Objective:
Render every entry verbatim.

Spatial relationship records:
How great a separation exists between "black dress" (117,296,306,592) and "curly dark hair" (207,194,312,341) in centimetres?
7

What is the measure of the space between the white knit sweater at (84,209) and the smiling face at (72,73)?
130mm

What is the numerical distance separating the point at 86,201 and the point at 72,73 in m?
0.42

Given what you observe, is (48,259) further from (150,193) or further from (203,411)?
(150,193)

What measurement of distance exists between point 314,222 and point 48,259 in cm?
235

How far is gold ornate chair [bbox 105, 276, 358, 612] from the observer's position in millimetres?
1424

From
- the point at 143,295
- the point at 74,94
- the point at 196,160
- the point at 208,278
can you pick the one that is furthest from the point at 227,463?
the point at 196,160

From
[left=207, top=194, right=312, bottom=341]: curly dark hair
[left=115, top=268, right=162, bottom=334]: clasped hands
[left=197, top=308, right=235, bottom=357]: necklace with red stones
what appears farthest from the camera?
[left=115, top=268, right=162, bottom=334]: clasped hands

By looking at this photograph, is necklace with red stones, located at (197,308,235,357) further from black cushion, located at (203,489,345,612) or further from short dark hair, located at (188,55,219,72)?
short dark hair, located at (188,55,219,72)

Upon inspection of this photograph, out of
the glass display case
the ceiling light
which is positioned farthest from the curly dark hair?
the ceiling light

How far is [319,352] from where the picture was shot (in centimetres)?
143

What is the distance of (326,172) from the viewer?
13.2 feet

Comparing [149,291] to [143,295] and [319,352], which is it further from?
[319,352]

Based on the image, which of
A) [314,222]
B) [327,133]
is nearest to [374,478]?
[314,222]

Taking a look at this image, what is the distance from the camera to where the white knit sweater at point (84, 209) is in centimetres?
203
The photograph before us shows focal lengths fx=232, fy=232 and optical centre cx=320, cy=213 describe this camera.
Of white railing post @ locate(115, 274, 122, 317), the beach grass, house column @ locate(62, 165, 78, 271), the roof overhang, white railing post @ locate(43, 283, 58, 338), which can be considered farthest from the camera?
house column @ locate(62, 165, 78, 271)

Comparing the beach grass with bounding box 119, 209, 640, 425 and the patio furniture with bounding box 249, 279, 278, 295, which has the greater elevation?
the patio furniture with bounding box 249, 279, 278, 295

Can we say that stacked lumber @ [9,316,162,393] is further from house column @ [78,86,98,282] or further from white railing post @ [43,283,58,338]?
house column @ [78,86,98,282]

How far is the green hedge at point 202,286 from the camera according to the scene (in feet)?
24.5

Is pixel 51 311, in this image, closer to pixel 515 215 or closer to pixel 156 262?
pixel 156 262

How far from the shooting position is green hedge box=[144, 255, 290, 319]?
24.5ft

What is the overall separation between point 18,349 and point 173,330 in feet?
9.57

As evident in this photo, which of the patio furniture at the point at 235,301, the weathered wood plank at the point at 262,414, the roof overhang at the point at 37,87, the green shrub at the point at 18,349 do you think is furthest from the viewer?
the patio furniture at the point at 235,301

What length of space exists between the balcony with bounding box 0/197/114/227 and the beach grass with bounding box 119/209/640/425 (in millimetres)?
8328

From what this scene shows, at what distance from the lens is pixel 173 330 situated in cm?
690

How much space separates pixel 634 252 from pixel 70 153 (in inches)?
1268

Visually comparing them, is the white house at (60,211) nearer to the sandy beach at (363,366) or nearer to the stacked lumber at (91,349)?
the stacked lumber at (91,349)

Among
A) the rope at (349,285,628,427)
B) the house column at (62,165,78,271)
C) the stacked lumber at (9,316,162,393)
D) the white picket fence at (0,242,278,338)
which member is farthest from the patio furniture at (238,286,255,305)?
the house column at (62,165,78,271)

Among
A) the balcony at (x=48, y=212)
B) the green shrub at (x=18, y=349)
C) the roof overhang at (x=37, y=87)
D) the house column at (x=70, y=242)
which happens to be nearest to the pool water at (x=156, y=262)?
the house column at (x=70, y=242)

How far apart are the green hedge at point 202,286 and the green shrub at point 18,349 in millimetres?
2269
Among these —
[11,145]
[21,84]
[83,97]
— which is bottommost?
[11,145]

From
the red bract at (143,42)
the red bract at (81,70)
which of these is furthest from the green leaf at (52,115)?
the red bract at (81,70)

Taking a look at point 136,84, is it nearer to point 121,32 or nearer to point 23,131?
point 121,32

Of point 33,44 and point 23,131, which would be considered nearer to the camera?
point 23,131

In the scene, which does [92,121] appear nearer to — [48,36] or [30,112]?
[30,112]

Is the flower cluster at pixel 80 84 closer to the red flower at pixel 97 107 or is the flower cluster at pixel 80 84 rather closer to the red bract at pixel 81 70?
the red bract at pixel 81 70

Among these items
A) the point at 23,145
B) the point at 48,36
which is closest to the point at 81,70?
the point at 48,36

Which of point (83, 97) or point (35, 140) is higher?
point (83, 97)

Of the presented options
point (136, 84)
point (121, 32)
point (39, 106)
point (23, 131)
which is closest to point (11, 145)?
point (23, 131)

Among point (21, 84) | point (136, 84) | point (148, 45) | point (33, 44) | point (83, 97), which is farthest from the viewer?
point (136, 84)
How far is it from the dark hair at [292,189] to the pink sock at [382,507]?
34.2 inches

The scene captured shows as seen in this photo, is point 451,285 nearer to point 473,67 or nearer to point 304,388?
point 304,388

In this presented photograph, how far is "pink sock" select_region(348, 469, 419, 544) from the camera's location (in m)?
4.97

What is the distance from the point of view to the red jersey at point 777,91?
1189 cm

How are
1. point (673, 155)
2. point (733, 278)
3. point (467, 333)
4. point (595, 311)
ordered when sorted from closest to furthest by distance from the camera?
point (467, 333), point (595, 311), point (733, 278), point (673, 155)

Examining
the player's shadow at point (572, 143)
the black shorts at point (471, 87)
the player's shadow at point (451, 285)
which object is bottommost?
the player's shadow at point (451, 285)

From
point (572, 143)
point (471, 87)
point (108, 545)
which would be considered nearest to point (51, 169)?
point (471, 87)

The result:
How great a separation exists between "black dress" (117,296,306,592) and "curly dark hair" (207,194,312,341) in centimetres?
7

What is the measure of the space between the white knit sweater at (84,209) and the smiling face at (72,73)?
130mm

What is the numerical distance separating the point at 86,201 and the point at 72,73 in m?
0.42

Given what you observe, is (48,259) further from (150,193) or further from (203,411)?
(150,193)

What measurement of distance exists between point 314,222 and point 48,259 in cm?
235

How far is gold ornate chair [bbox 105, 276, 358, 612] from the observer's position in millimetres?
1424

From
- the point at 143,295
- the point at 74,94
- the point at 196,160
- the point at 208,278
can you pick the one that is furthest from the point at 227,463?
the point at 196,160

From
[left=207, top=194, right=312, bottom=341]: curly dark hair
[left=115, top=268, right=162, bottom=334]: clasped hands
[left=197, top=308, right=235, bottom=357]: necklace with red stones
what appears farthest from the camera?
[left=115, top=268, right=162, bottom=334]: clasped hands

By looking at this photograph, is necklace with red stones, located at (197,308,235,357) further from black cushion, located at (203,489,345,612) or further from short dark hair, located at (188,55,219,72)?
short dark hair, located at (188,55,219,72)

Upon inspection of this photograph, out of
the glass display case
the ceiling light
which is positioned farthest from the curly dark hair?
the ceiling light

How far is [319,352] from where the picture was shot (in centimetres)?
143

What is the distance of (326,172) from the viewer?
13.2 feet

Comparing [149,291] to [143,295] and [319,352], which is it further from?
[319,352]

Based on the image, which of
A) [314,222]
B) [327,133]
is nearest to [374,478]?
[314,222]

Taking a look at this image, what is the distance from the camera to where the white knit sweater at point (84, 209) is in centimetres?
203
The photograph before us shows focal lengths fx=232, fy=232 and optical centre cx=320, cy=213 describe this camera.
Of white railing post @ locate(115, 274, 122, 317), the beach grass, house column @ locate(62, 165, 78, 271), the roof overhang, white railing post @ locate(43, 283, 58, 338), which can be considered farthest from the camera?
house column @ locate(62, 165, 78, 271)

Comparing the beach grass with bounding box 119, 209, 640, 425 and the patio furniture with bounding box 249, 279, 278, 295, which has the greater elevation?
the patio furniture with bounding box 249, 279, 278, 295

Can we say that stacked lumber @ [9,316,162,393] is further from house column @ [78,86,98,282] or further from white railing post @ [43,283,58,338]?
house column @ [78,86,98,282]

How far is the green hedge at point 202,286 from the camera according to the scene (in feet)?
24.5

Is pixel 51 311, in this image, closer to pixel 515 215 or closer to pixel 156 262?
pixel 156 262

How far from the shooting position is green hedge box=[144, 255, 290, 319]?
24.5ft

What is the overall separation between point 18,349 and point 173,330 in feet?
9.57

As evident in this photo, which of the patio furniture at the point at 235,301, the weathered wood plank at the point at 262,414, the roof overhang at the point at 37,87, the green shrub at the point at 18,349 do you think is furthest from the viewer?
the patio furniture at the point at 235,301

What length of space exists between the balcony with bounding box 0/197/114/227 and the beach grass with bounding box 119/209/640/425 (in millimetres)?
8328

From what this scene shows, at what distance from the lens is pixel 173 330 situated in cm?
690

How much space separates pixel 634 252 from pixel 70 153 (in inches)?
1268

Visually comparing them, is the white house at (60,211) nearer to the sandy beach at (363,366) or nearer to the stacked lumber at (91,349)?
the stacked lumber at (91,349)

Among
A) the rope at (349,285,628,427)
B) the house column at (62,165,78,271)
C) the stacked lumber at (9,316,162,393)
D) the white picket fence at (0,242,278,338)
which member is farthest from the patio furniture at (238,286,255,305)?
the house column at (62,165,78,271)

Among
A) the balcony at (x=48, y=212)
B) the green shrub at (x=18, y=349)
C) the roof overhang at (x=37, y=87)
D) the house column at (x=70, y=242)
which happens to be nearest to the pool water at (x=156, y=262)?
the house column at (x=70, y=242)

How far apart are the green hedge at point 202,286 and the green shrub at point 18,349 in millimetres?
2269
Among these —
[11,145]
[21,84]
[83,97]
— which is bottommost?
[11,145]

From
the red bract at (143,42)
the red bract at (81,70)
which of these is furthest from the green leaf at (52,115)?
the red bract at (81,70)

Taking a look at point 136,84, is it nearer to point 121,32 or nearer to point 23,131?
point 121,32

Of point 33,44 and point 23,131, which would be considered nearer to the camera?
point 23,131

In the scene, which does [92,121] appear nearer to — [48,36] or [30,112]?
[30,112]

Is the flower cluster at pixel 80 84 closer to the red flower at pixel 97 107 or is the flower cluster at pixel 80 84 rather closer to the red bract at pixel 81 70?
the red bract at pixel 81 70

Among these items
A) the point at 23,145
B) the point at 48,36
which is closest to the point at 81,70?
the point at 48,36

Which of point (83, 97) or point (35, 140) is higher?
point (83, 97)

Of the presented options
point (136, 84)
point (121, 32)
point (39, 106)
point (23, 131)
which is closest to point (11, 145)?
point (23, 131)

Among point (21, 84) | point (136, 84) | point (148, 45) | point (33, 44) | point (83, 97), which is farthest from the viewer?
point (136, 84)
How far is it from the dark hair at [292,189] to the pink sock at [382,507]?
34.2 inches

The scene captured shows as seen in this photo, is point 451,285 nearer to point 473,67 or nearer to point 304,388?
point 304,388

In this presented photograph, how far is "pink sock" select_region(348, 469, 419, 544) from the camera's location (in m)?
4.97

What is the distance from the point of view to the red jersey at point 777,91?
1189 cm

How are
1. point (673, 155)
2. point (733, 278)
3. point (467, 333)
4. point (595, 311)
ordered when sorted from closest to furthest by distance from the camera?
point (467, 333), point (595, 311), point (733, 278), point (673, 155)

Examining
the player's shadow at point (572, 143)
the black shorts at point (471, 87)
the player's shadow at point (451, 285)
which object is bottommost?
the player's shadow at point (451, 285)

From
point (572, 143)
point (471, 87)
point (108, 545)
which would be considered nearest to point (51, 169)?
point (471, 87)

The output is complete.